» **O que se pede**: Devolva, sem alterar nada, o trecho da listagem que começa na linha que contém "this 452×804 image." e termina na linha que contém "broken concrete chunk [117, 740, 135, 760]", com as duas incluídas.
::: Listagem
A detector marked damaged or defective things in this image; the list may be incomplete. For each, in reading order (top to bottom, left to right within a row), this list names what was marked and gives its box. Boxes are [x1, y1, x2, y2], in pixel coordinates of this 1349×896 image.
::::::
::: Listagem
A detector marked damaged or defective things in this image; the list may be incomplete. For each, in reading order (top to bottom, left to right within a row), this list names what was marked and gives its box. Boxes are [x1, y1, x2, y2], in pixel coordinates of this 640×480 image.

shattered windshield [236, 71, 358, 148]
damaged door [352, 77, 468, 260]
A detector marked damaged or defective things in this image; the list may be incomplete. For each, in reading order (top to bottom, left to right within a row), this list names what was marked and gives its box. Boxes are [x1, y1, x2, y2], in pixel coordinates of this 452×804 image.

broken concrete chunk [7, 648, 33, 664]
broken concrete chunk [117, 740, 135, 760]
::::::
» **Resultado do exercício**:
A detector marked damaged or defective things in this image; the list may be incomplete. For each, in reading order (top to bottom, left to right within a row), this list names what was marked and gives its box. Boxes are [x1, y1, x2, y2], in pixel coordinates of this 452×804 image.

broken concrete chunk [7, 648, 33, 664]
broken concrete chunk [117, 740, 135, 760]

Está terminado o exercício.